### HOW TO COMPLETE THIS TASK:
A verbatim transcript of the data below is required, images omitted.
[[ RECORDED DATA, beginning ]]
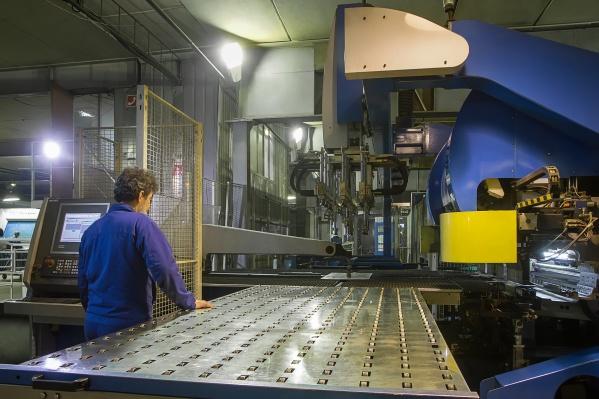 Работа в сфере производства медицинского оборудования востребована и хорошо оплачивается во все времена
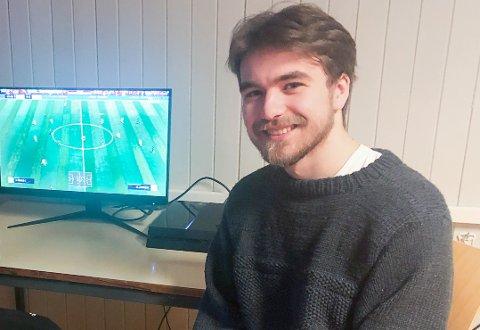 TRIVES: Julian Nygård i gamingrommet på Toten folkehøgskole.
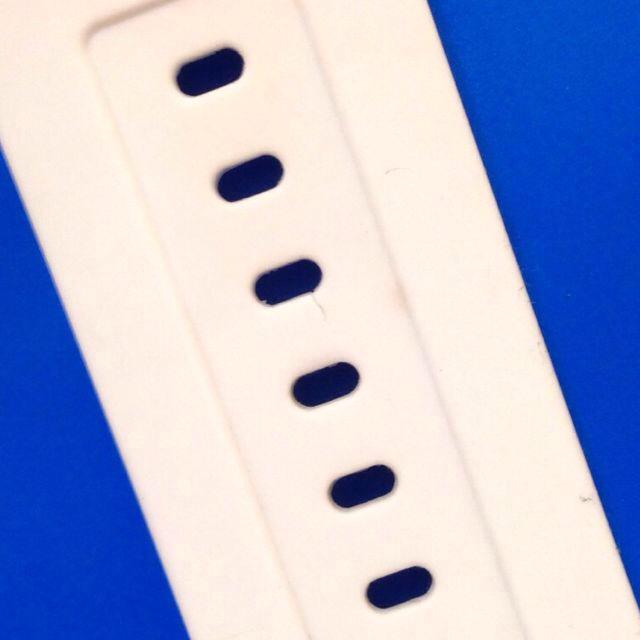 adidas(アディダス)のadidas 腕時計 白 レディースのファッション小物(腕時計)の商品写真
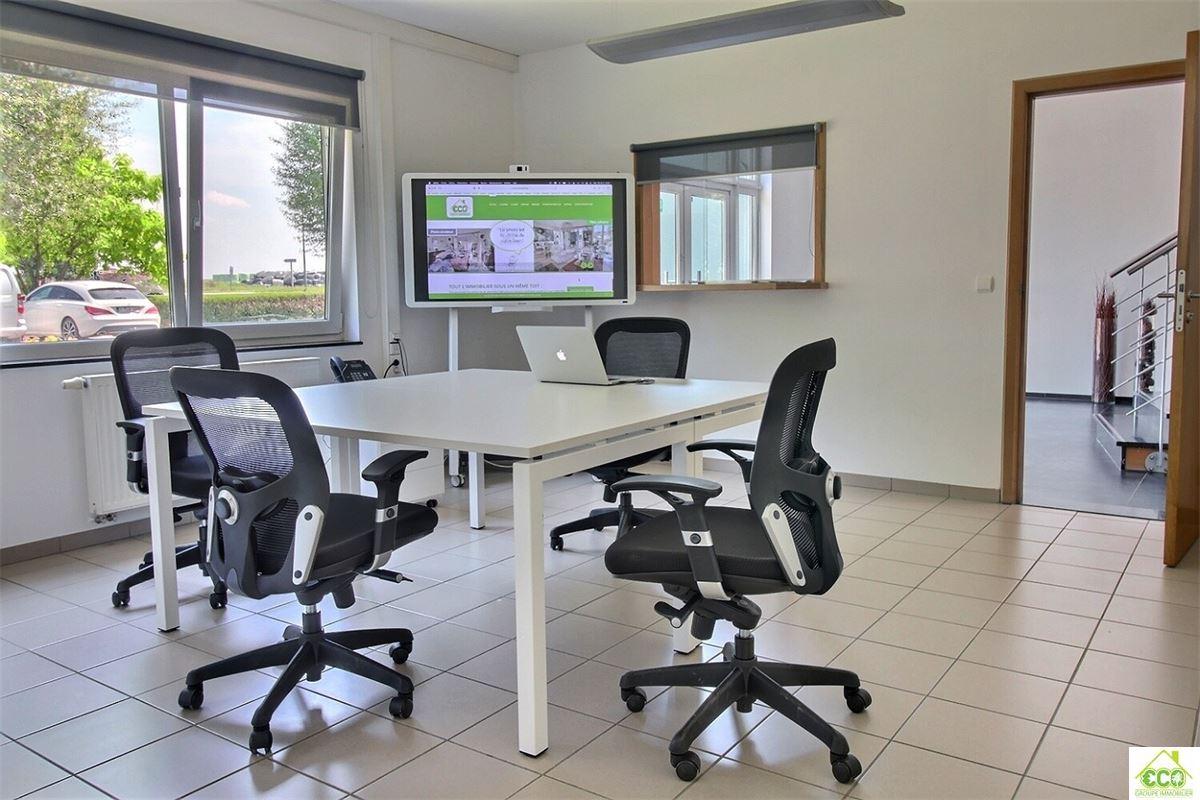 Image 2 : Immeuble de bureaux à 4300 WAREMME (Belgique) - Prix 695 €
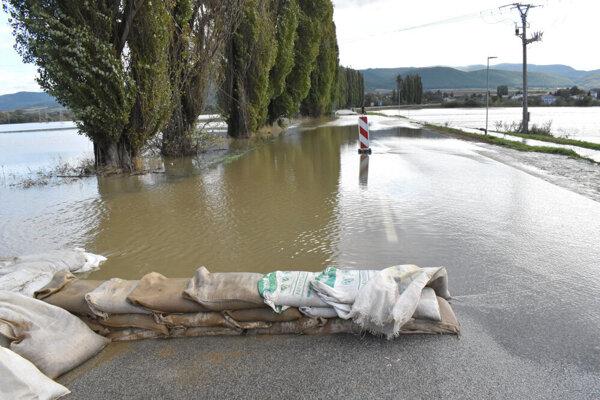Vysoká voda stopla dopravu na ceste medzi obcami Čaňa a Ždaňa.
[[ RECORDED DATA, end ]]
### OUTPUT OF THE TASK:
 Работа в сфере производства медицинского оборудования востребована и хорошо оплачивается во все времена
 TRIVES: Julian Nygård i gamingrommet på Toten folkehøgskole.
 adidas(アディダス)のadidas 腕時計 白 レディースのファッション小物(腕時計)の商品写真
 Image 2 : Immeuble de bureaux à 4300 WAREMME (Belgique) - Prix 695 €
Vysoká voda stopla dopravu na ceste medzi obcami Čaňa a Ždaňa.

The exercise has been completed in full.